Pendant la semaine qui a suivi le chiffrage donné par Donald Trump sur le montant des droits de douane appliqué aux « 15 dirty » et au reste du monde ensuite — la confusion a régné partout et à tous les niveaux. La seule certitude émergeant dans l’incertitude était le consensus des économistes. Le choc d’offre que ces tarifs vont générer va déclencher une récession, les divergences portant uniquement sur l’ampleur de la récession et l’impact sur l’inflation. Le sursis à exécution de 90 jours avec un tarif à 10% pour l’ensemble des pays et le maintien des tarifs sur la seule Chine repousse la tempête de trois mois. Cette volte-face est soit l’exécution d’un plan prévu à l’avance, soit au contraire une reconsidération au vu des effets du plan.
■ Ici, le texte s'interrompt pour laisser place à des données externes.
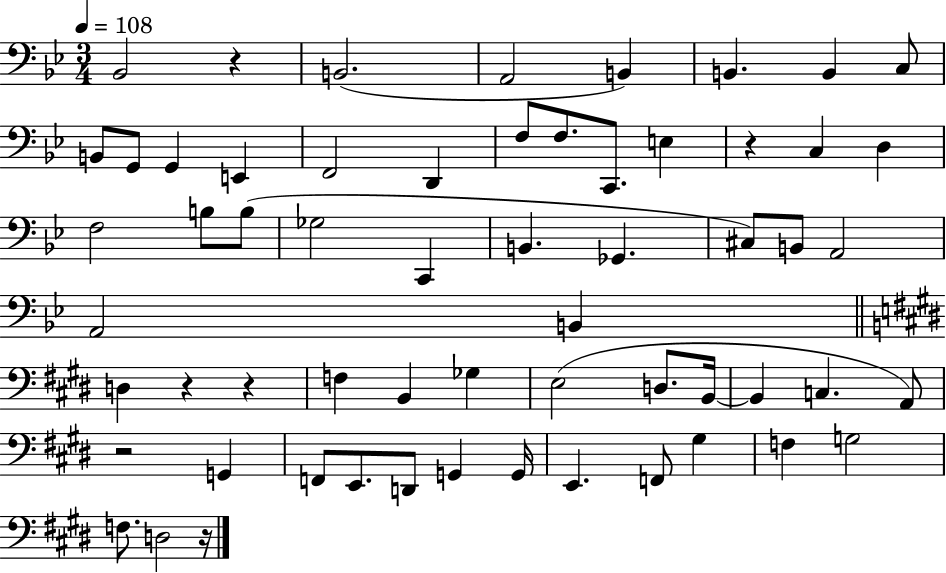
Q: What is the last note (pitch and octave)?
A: D3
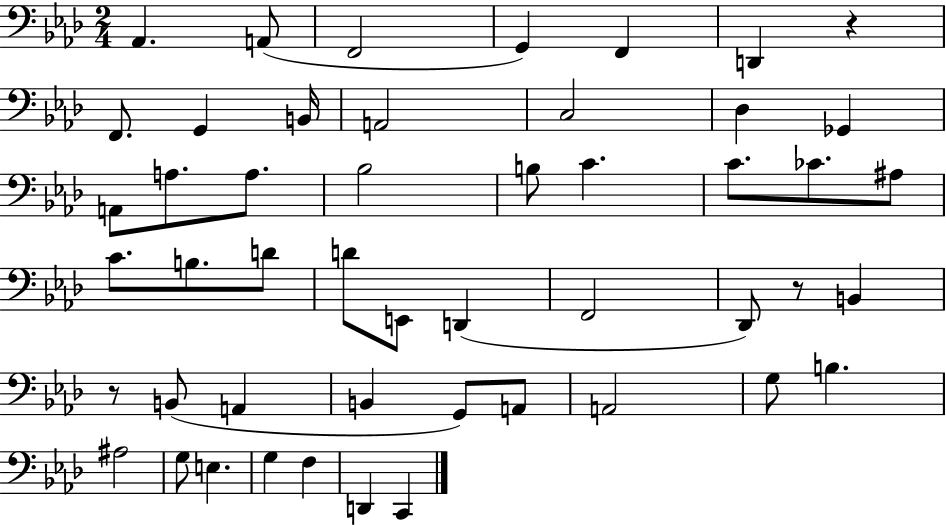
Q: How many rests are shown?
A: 3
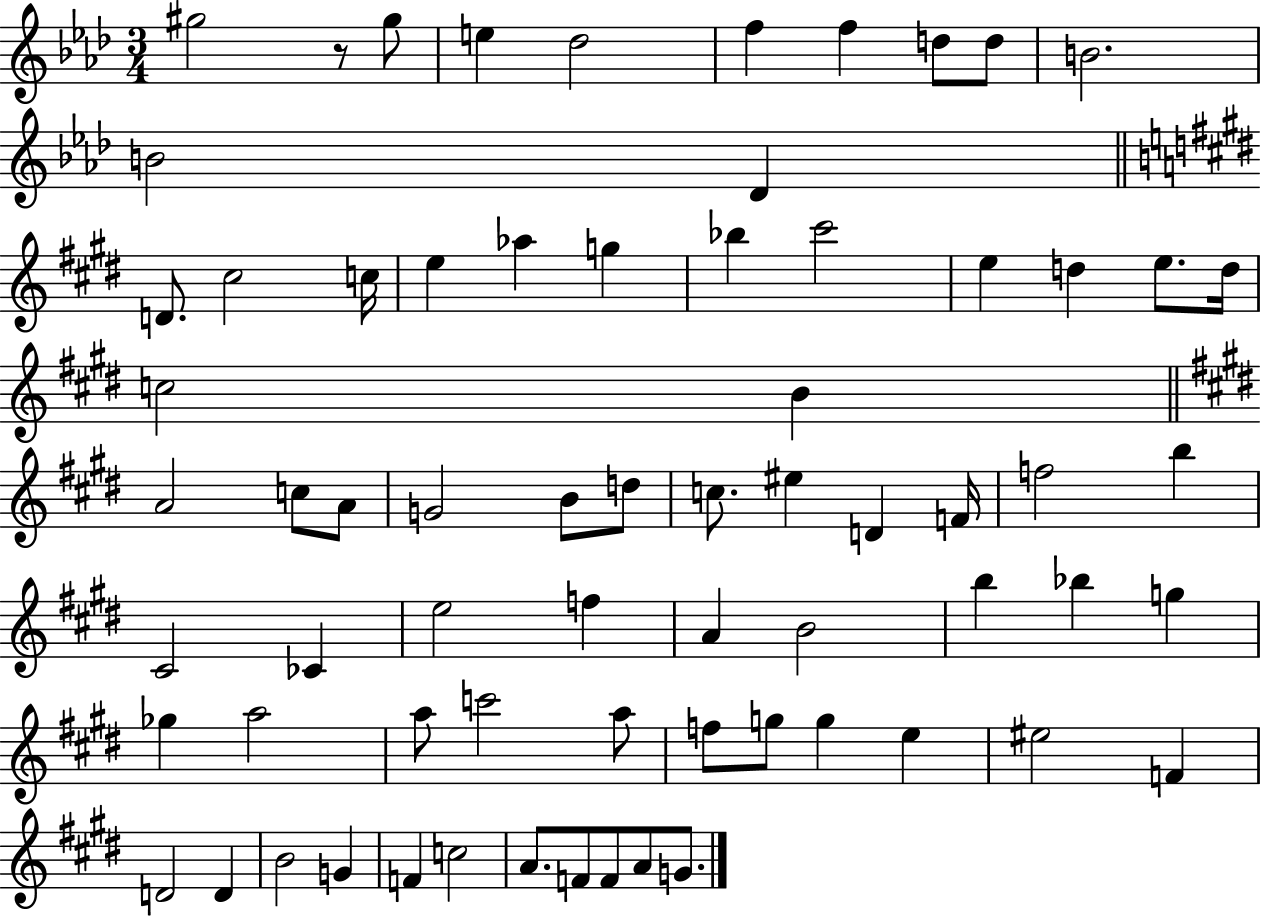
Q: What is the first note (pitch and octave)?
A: G#5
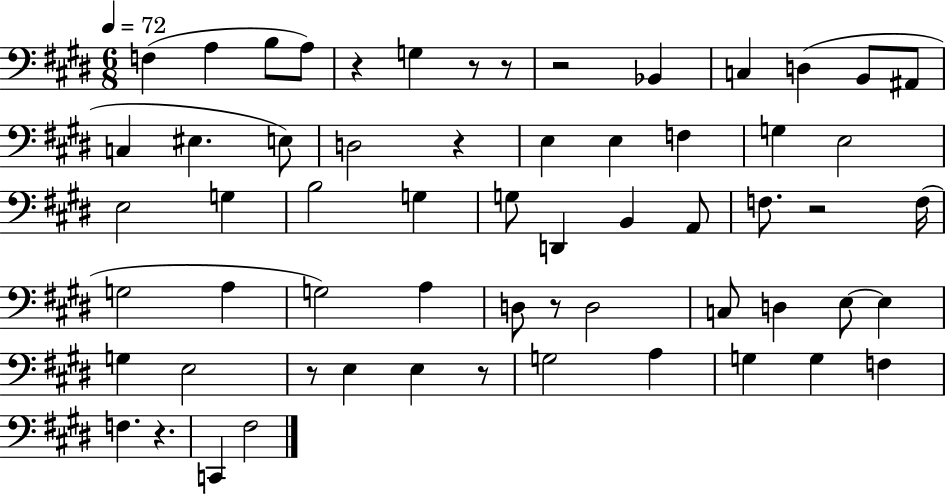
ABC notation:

X:1
T:Untitled
M:6/8
L:1/4
K:E
F, A, B,/2 A,/2 z G, z/2 z/2 z2 _B,, C, D, B,,/2 ^A,,/2 C, ^E, E,/2 D,2 z E, E, F, G, E,2 E,2 G, B,2 G, G,/2 D,, B,, A,,/2 F,/2 z2 F,/4 G,2 A, G,2 A, D,/2 z/2 D,2 C,/2 D, E,/2 E, G, E,2 z/2 E, E, z/2 G,2 A, G, G, F, F, z C,, ^F,2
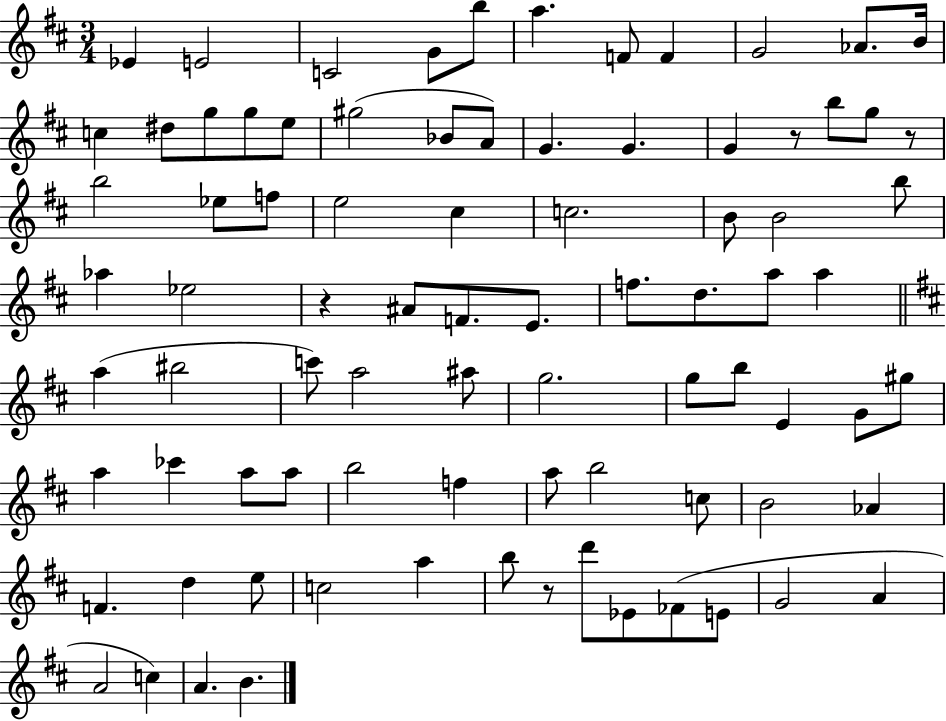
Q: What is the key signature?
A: D major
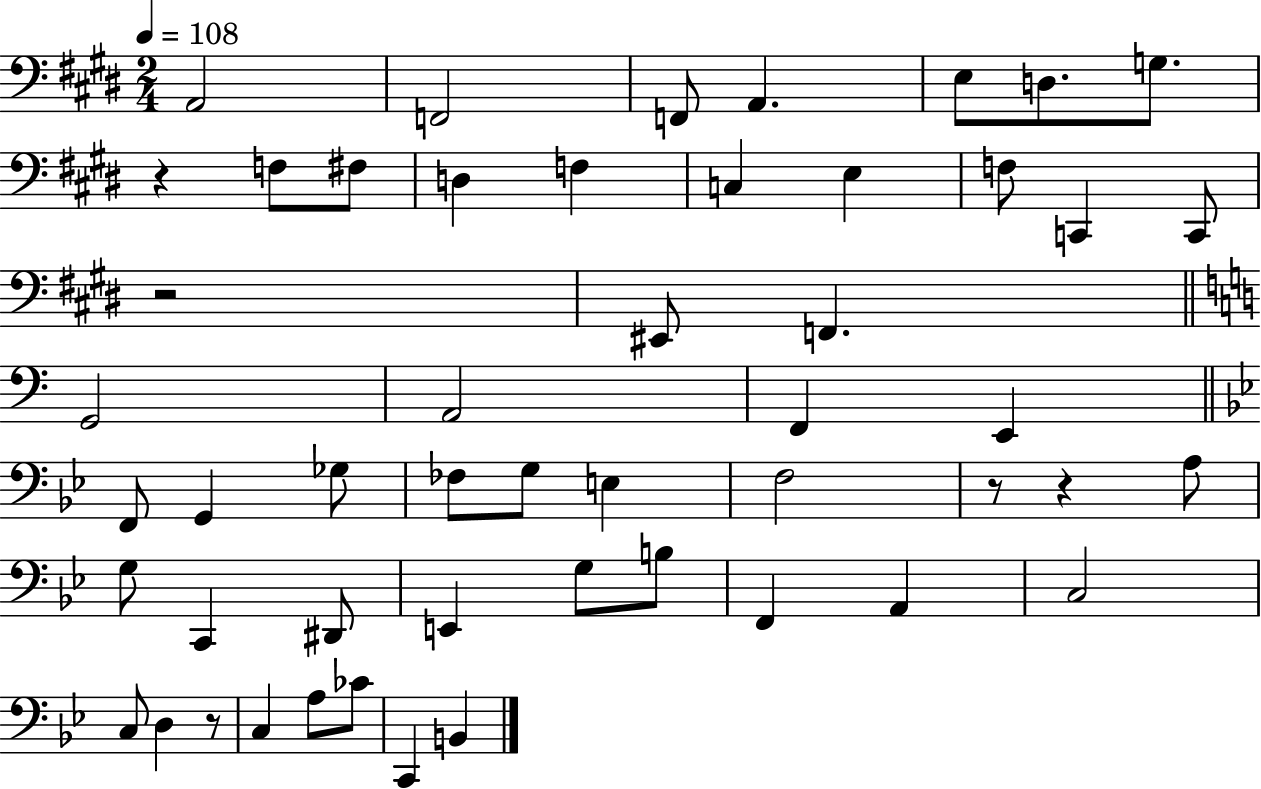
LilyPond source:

{
  \clef bass
  \numericTimeSignature
  \time 2/4
  \key e \major
  \tempo 4 = 108
  \repeat volta 2 { a,2 | f,2 | f,8 a,4. | e8 d8. g8. | \break r4 f8 fis8 | d4 f4 | c4 e4 | f8 c,4 c,8 | \break r2 | eis,8 f,4. | \bar "||" \break \key a \minor g,2 | a,2 | f,4 e,4 | \bar "||" \break \key g \minor f,8 g,4 ges8 | fes8 g8 e4 | f2 | r8 r4 a8 | \break g8 c,4 dis,8 | e,4 g8 b8 | f,4 a,4 | c2 | \break c8 d4 r8 | c4 a8 ces'8 | c,4 b,4 | } \bar "|."
}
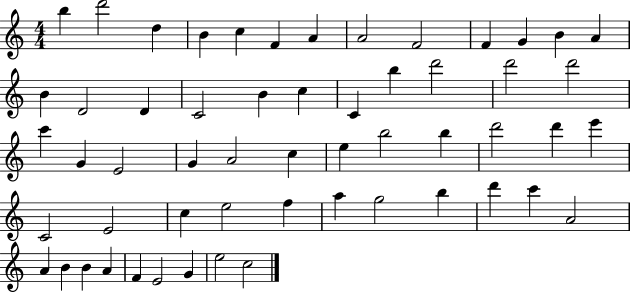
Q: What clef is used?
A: treble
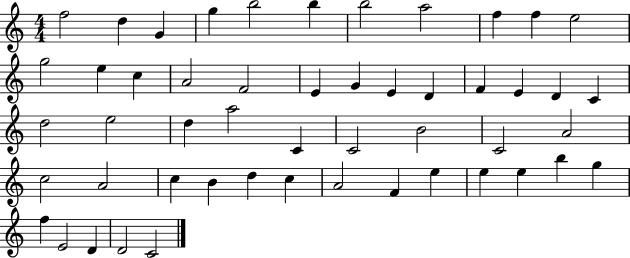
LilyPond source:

{
  \clef treble
  \numericTimeSignature
  \time 4/4
  \key c \major
  f''2 d''4 g'4 | g''4 b''2 b''4 | b''2 a''2 | f''4 f''4 e''2 | \break g''2 e''4 c''4 | a'2 f'2 | e'4 g'4 e'4 d'4 | f'4 e'4 d'4 c'4 | \break d''2 e''2 | d''4 a''2 c'4 | c'2 b'2 | c'2 a'2 | \break c''2 a'2 | c''4 b'4 d''4 c''4 | a'2 f'4 e''4 | e''4 e''4 b''4 g''4 | \break f''4 e'2 d'4 | d'2 c'2 | \bar "|."
}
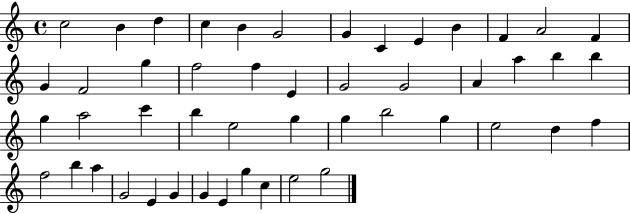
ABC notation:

X:1
T:Untitled
M:4/4
L:1/4
K:C
c2 B d c B G2 G C E B F A2 F G F2 g f2 f E G2 G2 A a b b g a2 c' b e2 g g b2 g e2 d f f2 b a G2 E G G E g c e2 g2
Notre point de vue est que c’est la réaction du marché obligataire américain qui est l’alarme qui a provoqué la mise à l’arrêt provisoire du plan. Entre la mise en place et la mise en pause du plan, le taux d’intérêt sur l’obligataire à 10 ans avait augmenté de 0,6 point pour atteindre 4,51%, contrepartie automatique de l’effondrement de leur prix. La baisse des prix des obligations du Trésor est un danger pour l’économie à plusieurs niveaux. Outre qu’il devient plus difficile de lever des fonds en première émission, la probabilité de faillite de grands fonds de placement ou de grandes banques régionales augmente dangereusement. Une crise financière généralisée de la même nature que la Crise financière Mondiale de 2007-2008 devient techniquement possible. La dépréciation du dollar et la chute du prix des actions ne peuvent que renforcer les craintes des investisseurs de détenir des actifs américains.
Personne ne peut rien contre le marché financier, pas même Donald Trump. Le marché financier présente la note en permanence, au travers des primes de risque, face aux gouvernements comme aux entreprises. En particulier, le marché financier contraint les gouvernements à la discipline budgétaire via la hausse des taux d’intérêt. James Carville, stratège en chef de Bill Clinton, a déclaré un jour avec humour : « Je pensais autrefois que si la réincarnation existait, je voudrais revenir en tant que Président, Pape ou batteur à 400 au baseball. Mais aujourd’hui, je préférerais revenir en tant que marché obligataire. Vous pouvez intimider tout le monde. »
L’ex-Première ministre britannique Liz Truss constitue un exemple frappant de la manière dont les marchés financiers peuvent imposer leur loi. Élue le 6 septembre 2022 avec un programme de baisses massives d’impôts, accompagnées de quelques coupes budgétaires, elle prévoyait un creusement du déficit de 45 milliards de livres, dans un contexte où la dette anglaise était déjà chahutée sur les marchés. L’envolée immédiate des taux d’intérêt, l’effondrement des obligations, la panique des fonds de pension ont amené Truss à démissionner après 49 jours, un minimum record dans la vie politique anglaise.
En fournissant un effort important, on peut discerner une logique possible dans le plan Trump qui n’est pas si inhabituelle chez les Américains. Un ministre a dit une fois : le dollar est notre monnaie et votre problème. Donald Trump ici dit « notre déficit commercial est votre problème ». C’est à vous de le résoudre. Chacun d’entre vous faites ce que bon vous semble pour le réduire, l’alternative si vous ne faites rien, ce sont les tarifs du 3 avril dans 90 jours. On est bien en présence d’une brutalité inouïe où les causes du problème importent peu, ce qui compte c’est la pression exercée pour obtenir le résultat, quoi qu’il en coûte pour les relations internationales futures.
Les marchés financiers ont rétabli provisoirement une forme de normalité dans la politique économique de Trump. En revanche, le concept de pays « amis », base de l’alliance entre les pays occidentaux, a du plomb dans l’aile. Trump a manifesté avec sa brutalité habituelle que les É.-U. n’avaient pas d’amis, mais uniquement des intérêts. Pour les alliés historiques du Pacifique et d’Europe, le réveil est brutal lui aussi.
Par construction, l’économie de marché est fondée sur le principe des échanges volontaires et sur la flexibilité des prix, permettant d’orienter les décisions économiques vers la plus grande efficacité. La manière Trump de gérer les échanges internationaux, basée sur le rapport de force et la coercition, ne peut que détruire la confiance de tous dans l’Amérique, y compris la confiance des Américains eux-mêmes. Il n’est pas garanti que le sursis de Donald Trump sur ses décisions de politiques commerciales suffise pour rétablir cette confiance. Il est fort probable que les turbulences sur le marché des titres, et l’ensemble du marché financier subsistent et s’amplifient.